Robert is the Immigration Manager at Oz Migration Solutions. He has been working in the industry for the last 12 years, passionate about immigration and a believer in “Big Australia”.

MARN: 0848586


It’s a wrap for 2019!


It’s been a fun, busy and productive year for Oz Migration Solutions. We have ended the year on a high, and have provided a snapshot of some of our key business achievements for 2019. 

We would also like to take this opportunity to thank everyone - all our corporate clients and visa applicants who supported and assisted our business. We offer our best wishes and happiness to you and your families, as we all look forward to the holiday period and another successful year in 2020. 

Training & information sessions

As part of Oz Migration's revised business strategy in 2019, we commenced our consultation process, and provided face-to-face training and information sessions to our clients. The feedback from the training sessions, proved to be invaluable which involved reviewing our client’s internal mobility policies to ensure they were compliant, should immigration decide to conduct a random on-the-spot audit. If your business would be interested in this free session, please contact our team in the new year.

Company website

Our long-awaited website upgrade has been finalised, and we will be launching the site in early 2020. The website has been designed to be “user friendly" and "easy to read”, whilst reinstating our core corporate values and extensive list of migration services.
====
### EXERCISE A
According to the year-end post, when will the upgraded company website be launched?
### EXERCISE B
Decide whether each statement agrees with the year-end post, answering yes or no and quoting the words of the post that settle it: (i) The upgraded website went live during 2019. (ii) The training session for businesses is offered free of charge. (iii) Robert holds the role of Immigration Manager at Oz Migration Solutions.
### EXERCISE C
Copy out the year-end post word for word, starting at "Training & information" and ending at "of migration services.".
The material that follows has no connection to the year-end post.

### DATA EXTRACT
====
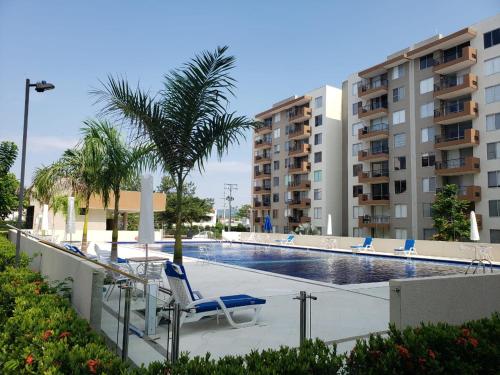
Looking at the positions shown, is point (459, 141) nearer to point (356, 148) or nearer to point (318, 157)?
point (356, 148)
====
### FULL SOLUTION A
In early 2020.

### FULL SOLUTION B
(i) No: "we will be launching the site in early 2020."
(ii) Yes: "If your business would be interested in this free session"
(iii) Yes: "Robert is the Immigration Manager at Oz Migration Solutions."

### FULL SOLUTION C
Training & information sessions

As part of Oz Migration's revised business strategy in 2019, we commenced our consultation process, and provided face-to-face training and information sessions to our clients. The feedback from the training sessions, proved to be invaluable which involved reviewing our client’s internal mobility policies to ensure they were compliant, should immigration decide to conduct a random on-the-spot audit. If your business would be interested in this free session, please contact our team in the new year.

Company website

Our long-awaited website upgrade has been finalised, and we will be launching the site in early 2020. The website has been designed to be “user friendly" and "easy to read”, whilst reinstating our core corporate values and extensive list of migration services.